I asked a similar Q on here re Fusson and was advised not to top Fusso with anything as it beads better than just about anything around. If Crystal sealant (or Sonax BSD in my question) were to adhere to the Fusso, you'd be covering up the ptfe based super water beading angle-ness of the fusso with something less capable.
Im paraphrasing there.


----------



## Guest (Aug 17, 2018)

you should try the G3PRO Paint sealant. use neat on first application. spray lightly small area at a time and buff off immediately.

then any future applications can be done at a 50:50 dilution.


----------



## roscopervis (Aug 22, 2006)

wish wash said:


> Does anyone think crystal sealant would sit on top of soft99 fusso coat okay


It says Crystal Sealant can go on waxes so in theory it should. I wouldn't though - the base is less durable than the top. If I were to experiment, I would put prefer to put Fusso on Crystal Sealant rather than the other way around.


----------



## Lexus-is250 (Feb 4, 2017)

euge07 said:


> no mate nothing, I've never had an issue with this sealant, its one of the easiest to use IMO


Tried it today after washing. Sprayed on a wet car and used the drying towel. Came up a treat. But disappointed that after a few months the original application had started to fail.

Sent from my SM-G935F using Tapatalk


----------



## Brian1612 (Apr 5, 2015)

Lexus-is250 said:


> Tried it today after washing. Sprayed on a wet car and used the drying towel. Came up a treat. But disappointed that after a few months the original application had started to fail.
> 
> Sent from my SM-G935F using Tapatalk


Need to apply it neat for the full performance of it. I have it on my dads car applied as a drying aid and it's still beading 4 months down the line.
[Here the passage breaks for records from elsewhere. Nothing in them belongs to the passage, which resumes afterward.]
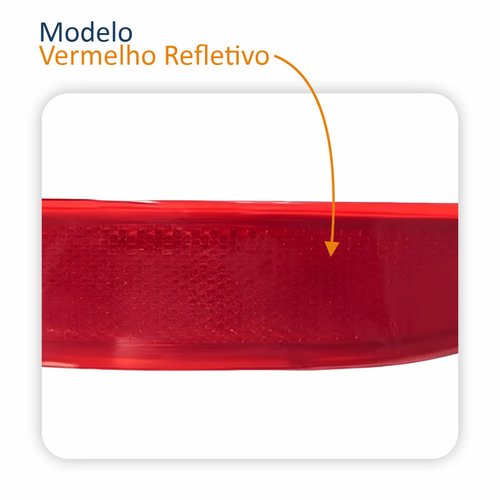 Refletor Traseiro Parachoque Gm Corsa Hatch 2003 Até 2012 Lado Direito Passageiro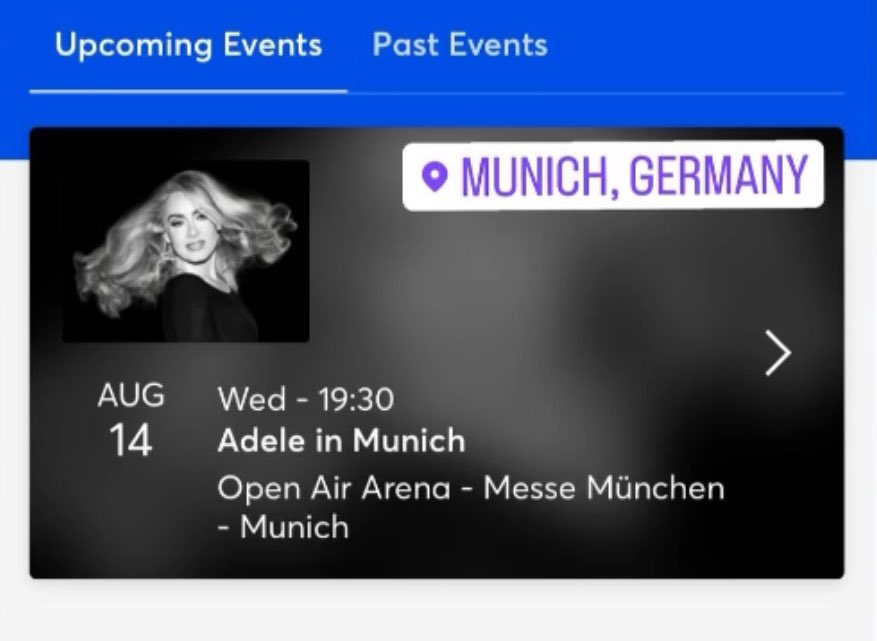Dan_chev99's tweet photo. We got tickets!! A year on from seeing her in Vegas, me and @TaliAtvars will be seeing @Adele at one of her standalone Munich dates this summer 🤩 https://t.co/rdUGc9c6gO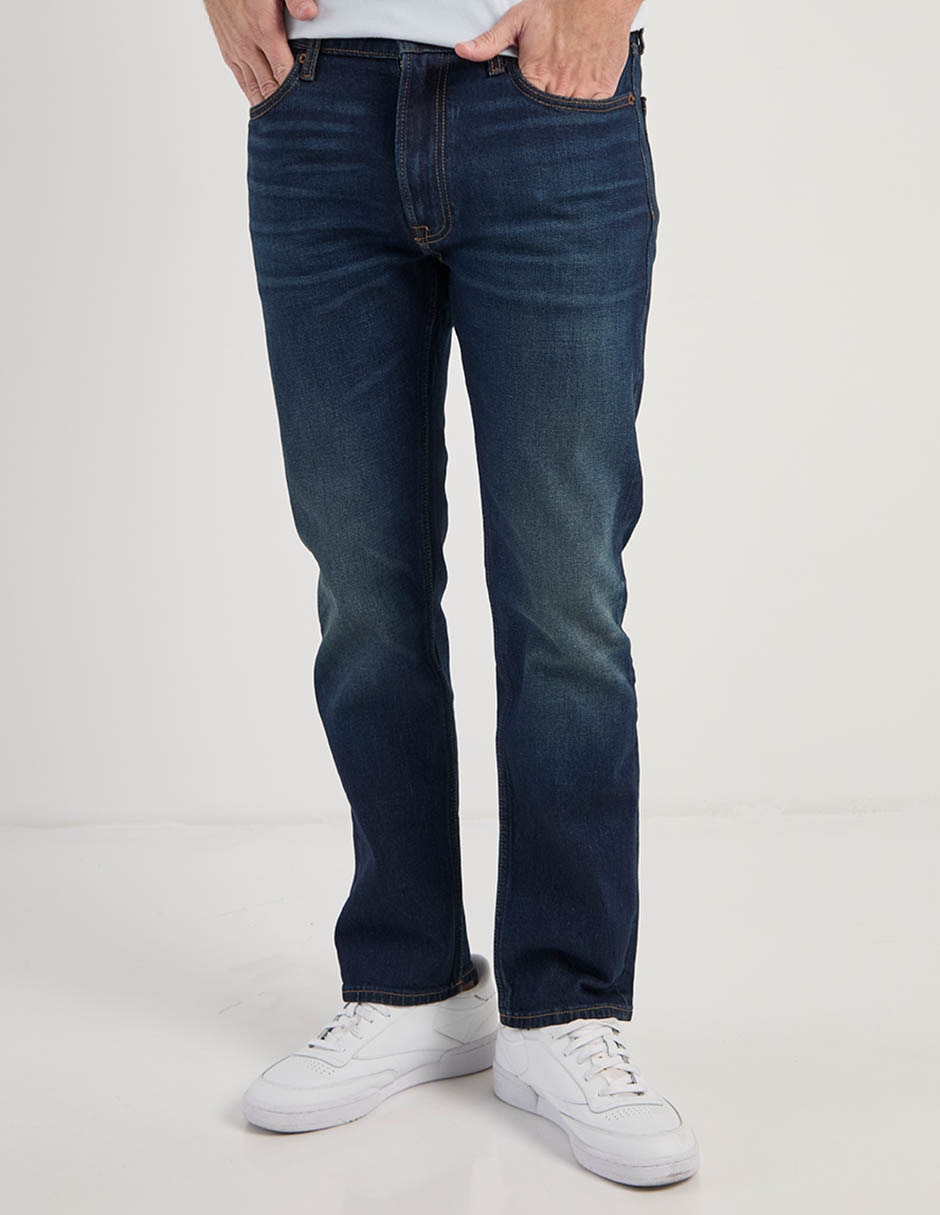 Jeans straight deslavado para hombre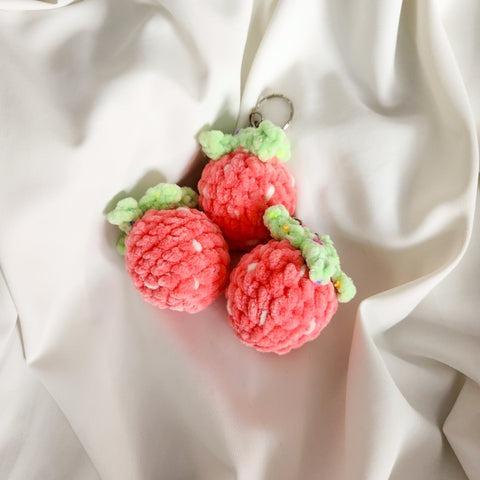 Strawberry Crochet Charm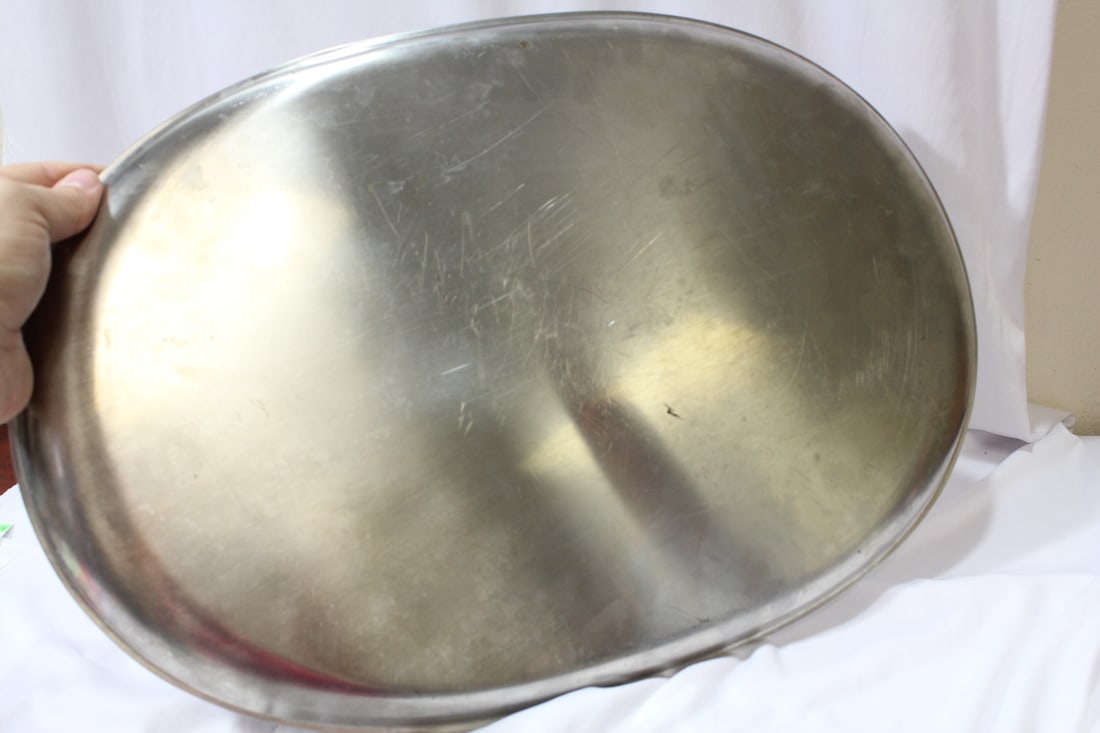 A Silverplated Oval Tray - 4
Sent from my SM-G950F using Tapatalk


----------



## Lexus-is250 (Feb 4, 2017)

Brian1612 said:


> Need to apply it neat for the full performance of it. I have it on my dads car applied as a drying aid and it's still beading 4 months down the line.
> 
> Sent from my SM-G950F using Tapatalk


I had previously applied it after a polish and wipe down with cleanser fluid. Performance seemed to tail off quite a bit quicker than expected

Sent from my SM-G935F using Tapatalk


----------



## Brian1612 (Apr 5, 2015)

Lexus-is250 said:


> I had previously applied it after a polish and wipe down with cleanser fluid. Performance seemed to tail off quite a bit quicker than expected
> 
> Sent from my SM-G935F using Tapatalk


Can't help with that as the prep sounds spot on. It should easily manage 8+ months, guess it depends where it has been parked etc and wash cycles.

Sent from my SM-G950F using Tapatalk


----------



## PWOOD (Apr 30, 2007)

Op if you have Megs sealant then just go with that.


----------



## roscopervis (Aug 22, 2006)

Dougnorwich said:


> Is it not the same as c2v3 in use and longevity


No, not at all. Quite different. It is more like Exo than C2v3 if anything.


----------



## bigman1976 (Mar 21, 2008)

I’ve tried the Wows crystal Sealant a few times on different cars with varying results. 

On my wife’s Hyundai, it went on clean paint like a dream - so easy to apply and buff off. It lasted at least 9 months at which point the car was traded in. 

On my Octavia, I’ve tried to apply it twice. First time, I put it on top of a glaze and it was incredibly hard to remove to the point where I gave up. Yesterday, I gave the car a machine polish, wiped it down thoroughly with panel wipe and tried again. It was easier but still not user-friendly, in my opinion. 

I’ve tried a number of application methods and spoke to Fraser when at Waxstock. He said to spray on to the panel then wipe off. I ended up spraying onto a foam applicator.


----------